“Louise was born in 1984 in London she studied at Falmouth school of art in Cornwall graduating in 2007. She was immediately picked up by SAATCHI/channel 4 collaboration ‘Sensations’. She exhibited internationally living in Cornwall, London and Paris for a while. After a residency in Iceland and living with Nuns in a convent in central London she settled in Berlin in 2013 where she currently lives and works.”
The above is a quotation from the artist’s personal statement. Louise has lived in a number of interesting environments. I couldn’t help smiling, when she described how when homeless in London, she wrote around to numerous agencies and the only supportive assistance she received was from the convent. She is currently based In Berlin and has it happens in the long Sonnenallee – a location in East Berlin made famous by Thomas Brussig in his ironic and witty novel, which has now been made into a film and performed as a play at BTZ.
Am kürzeren Ende der Sonnenallee
Currently, Louise Thomas has just completed a three month placement at Porthmeor Studios where her work has focussed largely upon an historical approach to the coastal landscape including ships and shipwrecks. About her work, Louise has written,”I construct magical realist narratives through collages, sculpture and painting. The enviroments or events depicted show contrast between real and magical elements. These elements are visible through my different methods of production and placement of resources. I find inspiration from a wide range of source material, from films I have made of abandoned interior spaces, to specific walking routes, to archive material of paintings hanging in museums. I perform extensive research and careful study of the subject matter, building a pool of scenarios to work from.”

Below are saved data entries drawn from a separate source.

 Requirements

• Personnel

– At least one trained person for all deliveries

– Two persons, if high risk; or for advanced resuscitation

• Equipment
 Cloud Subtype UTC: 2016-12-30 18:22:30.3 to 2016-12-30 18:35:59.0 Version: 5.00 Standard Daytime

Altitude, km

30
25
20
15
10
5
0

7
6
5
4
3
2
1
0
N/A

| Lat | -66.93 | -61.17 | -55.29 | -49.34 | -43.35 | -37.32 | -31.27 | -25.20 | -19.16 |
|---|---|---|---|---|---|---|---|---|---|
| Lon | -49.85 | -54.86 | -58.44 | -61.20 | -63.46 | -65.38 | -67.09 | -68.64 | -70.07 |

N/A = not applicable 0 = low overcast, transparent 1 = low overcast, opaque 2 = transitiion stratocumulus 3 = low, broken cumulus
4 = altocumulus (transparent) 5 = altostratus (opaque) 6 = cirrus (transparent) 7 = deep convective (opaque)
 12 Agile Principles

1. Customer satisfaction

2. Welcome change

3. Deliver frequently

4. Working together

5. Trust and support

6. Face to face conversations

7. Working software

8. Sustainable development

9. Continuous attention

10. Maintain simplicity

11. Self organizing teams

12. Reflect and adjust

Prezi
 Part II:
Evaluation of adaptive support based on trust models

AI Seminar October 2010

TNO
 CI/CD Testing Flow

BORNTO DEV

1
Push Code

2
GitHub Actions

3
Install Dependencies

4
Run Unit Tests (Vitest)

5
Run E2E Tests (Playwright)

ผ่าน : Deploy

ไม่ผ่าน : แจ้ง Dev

“Through construction of models and collages I develop my ideas for painting. From the initial source material I make collages and if necessary bring in images from holiday brochures or photocopies from unique archives. I will research historic events, sourcing restoration records from museums or libraries. I usually end up with stage sets to play out scenarios. The models can be in clay, paper, plaster and other site specific materials. I work my way through various stages, addressing ideas of scale, colour, atmosphere until I find a valid reason to develop a painting. The historic elements run alongside fictional narrative I have developed; for example flooding the space, rebuilding it, imagining it thousand years from now or highlghting natural phenomenon.”